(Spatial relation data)
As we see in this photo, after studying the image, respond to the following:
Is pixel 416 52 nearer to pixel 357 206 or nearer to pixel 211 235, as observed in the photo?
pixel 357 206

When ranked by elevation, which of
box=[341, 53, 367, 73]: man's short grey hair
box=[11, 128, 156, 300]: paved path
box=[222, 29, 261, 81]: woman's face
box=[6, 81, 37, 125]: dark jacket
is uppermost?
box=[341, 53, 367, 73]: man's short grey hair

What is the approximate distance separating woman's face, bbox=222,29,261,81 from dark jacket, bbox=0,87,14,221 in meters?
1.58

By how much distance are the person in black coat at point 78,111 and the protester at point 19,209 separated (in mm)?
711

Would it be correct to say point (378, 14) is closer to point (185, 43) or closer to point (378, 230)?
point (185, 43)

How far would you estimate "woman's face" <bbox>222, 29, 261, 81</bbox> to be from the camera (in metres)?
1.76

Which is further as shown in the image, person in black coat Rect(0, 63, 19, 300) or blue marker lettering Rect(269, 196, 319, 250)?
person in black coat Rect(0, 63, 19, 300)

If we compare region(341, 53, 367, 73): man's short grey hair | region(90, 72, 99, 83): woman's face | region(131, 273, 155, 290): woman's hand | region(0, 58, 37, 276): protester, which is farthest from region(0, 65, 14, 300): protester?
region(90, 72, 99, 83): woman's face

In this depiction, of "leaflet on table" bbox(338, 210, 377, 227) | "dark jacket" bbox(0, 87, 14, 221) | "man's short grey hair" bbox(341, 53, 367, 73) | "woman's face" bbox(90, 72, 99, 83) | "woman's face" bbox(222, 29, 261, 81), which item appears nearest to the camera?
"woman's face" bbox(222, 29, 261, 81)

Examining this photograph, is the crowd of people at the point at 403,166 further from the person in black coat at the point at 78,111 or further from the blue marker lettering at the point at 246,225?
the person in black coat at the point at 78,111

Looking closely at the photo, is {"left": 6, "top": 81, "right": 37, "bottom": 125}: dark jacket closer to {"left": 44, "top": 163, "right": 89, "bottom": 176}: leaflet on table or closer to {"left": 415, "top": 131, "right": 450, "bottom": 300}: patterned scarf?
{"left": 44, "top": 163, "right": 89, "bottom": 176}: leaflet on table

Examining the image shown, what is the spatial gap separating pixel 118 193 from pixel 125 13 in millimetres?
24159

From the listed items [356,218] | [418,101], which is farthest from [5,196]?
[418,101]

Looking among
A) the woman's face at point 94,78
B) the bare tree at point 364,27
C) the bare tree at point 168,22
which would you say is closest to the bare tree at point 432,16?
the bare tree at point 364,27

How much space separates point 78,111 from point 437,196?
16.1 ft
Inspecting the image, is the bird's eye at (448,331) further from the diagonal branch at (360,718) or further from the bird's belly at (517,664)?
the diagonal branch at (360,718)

## SHORT EXERCISE
Repeat, exactly and only, the lines above from the one containing "Examining this photograph, is" through the end of the material.

## ANSWER BELOW
Examining this photograph, is the crowd of people at the point at 403,166 further from the person in black coat at the point at 78,111 or further from the blue marker lettering at the point at 246,225?
the person in black coat at the point at 78,111

Looking closely at the photo, is {"left": 6, "top": 81, "right": 37, "bottom": 125}: dark jacket closer to {"left": 44, "top": 163, "right": 89, "bottom": 176}: leaflet on table or closer to {"left": 415, "top": 131, "right": 450, "bottom": 300}: patterned scarf?
{"left": 44, "top": 163, "right": 89, "bottom": 176}: leaflet on table

Examining the image shown, what is the spatial gap separating pixel 118 193 from pixel 125 13 in millimetres?
24159

From the listed items [356,218] | [418,101], which is farthest from [5,196]?
[418,101]

Looking among
A) the woman's face at point 94,78
B) the bare tree at point 364,27
C) the bare tree at point 168,22
which would you say is closest to the bare tree at point 432,16?
the bare tree at point 364,27

How much space separates point 78,111 from point 437,196?
16.1 ft
Inspecting the image, is the bird's eye at (448,331) further from the diagonal branch at (360,718) or further from the bird's belly at (517,664)?
the diagonal branch at (360,718)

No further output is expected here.